3. The resilience of the community as a whole matters. Adult capability exists as part of a system, in which the quality of relationships within the wider community is absolutely essential. For the effects of an intervention to be genuinely sustainable, it must recognise that, in its absence, caregivers will rely upon each other, their extended family and community networks of support.

Our own work, especially the Thriving Communities programme with Derbyshire County Council over the past four years, has deepened our understanding of this point..

Through spending time and working alongside local families to understand their needs and aspirations, we know that just below the Troubled Families thresholds are a large number of families who are just about coping under huge pressure. These are families with extraordinary resilience and willpower, and clear aspirations for themselves and their children. The pressures exerted on them on a daily basis prevent them from thriving, but they have emotional and practical support networks that stop them falling into crisis.

These families are, as the Prime Minister puts it, “just managing”, because their supportive, extended relationships hold them together. But they are stuck — caught in stasis, unable to progress.

While the Troubled Families programme targets individuals and families, Thriving Communities aims to build the capacity of the whole community, strengthening networks where they exist and creating them where they don’t — over time building sustainable support structures that will enable all families to thrive, not merely survive.

The real risk over the next five years is that a deteriorating economy and continued austerity will lead to many more families falling into the ‘just coping’ category, and more of them tipping into the Troubled Families cohort.
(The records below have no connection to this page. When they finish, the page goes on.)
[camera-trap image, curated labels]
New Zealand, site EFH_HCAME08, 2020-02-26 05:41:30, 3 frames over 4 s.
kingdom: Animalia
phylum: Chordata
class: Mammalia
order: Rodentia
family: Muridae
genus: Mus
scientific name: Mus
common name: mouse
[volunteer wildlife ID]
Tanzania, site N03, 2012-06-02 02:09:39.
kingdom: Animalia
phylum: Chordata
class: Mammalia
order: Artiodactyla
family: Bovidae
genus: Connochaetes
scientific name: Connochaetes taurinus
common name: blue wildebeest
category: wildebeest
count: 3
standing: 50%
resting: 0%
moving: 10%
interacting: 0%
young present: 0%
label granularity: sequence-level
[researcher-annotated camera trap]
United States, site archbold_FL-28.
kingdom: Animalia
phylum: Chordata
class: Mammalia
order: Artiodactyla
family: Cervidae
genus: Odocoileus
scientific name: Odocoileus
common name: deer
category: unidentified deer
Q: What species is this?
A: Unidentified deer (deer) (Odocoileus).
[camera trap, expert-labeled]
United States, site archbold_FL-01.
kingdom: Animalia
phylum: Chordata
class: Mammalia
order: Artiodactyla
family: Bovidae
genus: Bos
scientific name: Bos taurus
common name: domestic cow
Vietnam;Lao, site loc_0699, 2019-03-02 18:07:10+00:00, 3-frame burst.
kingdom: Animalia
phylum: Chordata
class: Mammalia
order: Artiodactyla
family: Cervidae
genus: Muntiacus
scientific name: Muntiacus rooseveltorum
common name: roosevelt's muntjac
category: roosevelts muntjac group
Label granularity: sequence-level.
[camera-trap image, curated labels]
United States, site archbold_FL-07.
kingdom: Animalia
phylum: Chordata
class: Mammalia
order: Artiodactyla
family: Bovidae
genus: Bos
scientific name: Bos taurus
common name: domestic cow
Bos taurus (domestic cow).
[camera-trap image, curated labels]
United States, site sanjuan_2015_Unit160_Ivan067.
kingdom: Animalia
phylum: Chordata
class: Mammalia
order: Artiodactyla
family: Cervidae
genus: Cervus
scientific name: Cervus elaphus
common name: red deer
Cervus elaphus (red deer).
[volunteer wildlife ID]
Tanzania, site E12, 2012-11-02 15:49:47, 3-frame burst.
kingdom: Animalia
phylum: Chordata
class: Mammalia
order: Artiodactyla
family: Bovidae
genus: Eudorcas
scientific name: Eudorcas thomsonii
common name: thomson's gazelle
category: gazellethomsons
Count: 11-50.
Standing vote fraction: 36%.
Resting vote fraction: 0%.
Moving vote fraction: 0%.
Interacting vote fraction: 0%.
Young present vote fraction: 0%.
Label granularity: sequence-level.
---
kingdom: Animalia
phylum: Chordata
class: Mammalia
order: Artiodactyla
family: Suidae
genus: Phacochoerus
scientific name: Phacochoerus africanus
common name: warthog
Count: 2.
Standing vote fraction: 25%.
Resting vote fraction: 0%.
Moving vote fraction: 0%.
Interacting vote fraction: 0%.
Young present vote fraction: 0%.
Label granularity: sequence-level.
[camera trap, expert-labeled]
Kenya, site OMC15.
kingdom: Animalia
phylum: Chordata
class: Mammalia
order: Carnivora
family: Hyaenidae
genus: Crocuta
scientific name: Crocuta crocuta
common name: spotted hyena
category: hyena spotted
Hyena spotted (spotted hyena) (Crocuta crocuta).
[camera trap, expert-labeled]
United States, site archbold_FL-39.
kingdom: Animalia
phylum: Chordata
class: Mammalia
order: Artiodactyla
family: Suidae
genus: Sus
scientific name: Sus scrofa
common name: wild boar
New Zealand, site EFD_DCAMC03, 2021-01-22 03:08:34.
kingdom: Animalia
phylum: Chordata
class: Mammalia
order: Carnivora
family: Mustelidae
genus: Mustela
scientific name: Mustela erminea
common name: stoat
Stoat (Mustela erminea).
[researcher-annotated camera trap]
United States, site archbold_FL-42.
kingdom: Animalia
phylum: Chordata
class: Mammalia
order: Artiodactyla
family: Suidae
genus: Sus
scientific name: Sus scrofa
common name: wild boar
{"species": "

Families who currently act as points of support for many others will no longer be able to do so, putting more pressure on services and the wider system as a whole.

Family policy should do more than just act as a safety net to avoid crisis. It should work with families to identify their hopes, goals and aspirations, and help create the stability and security that will help them to get there. Our evidence points to the need for and potential impact of place-based and whole-systems approaches, which would replace the Troubled Families programme with a strategy to create thriving families and thriving communities.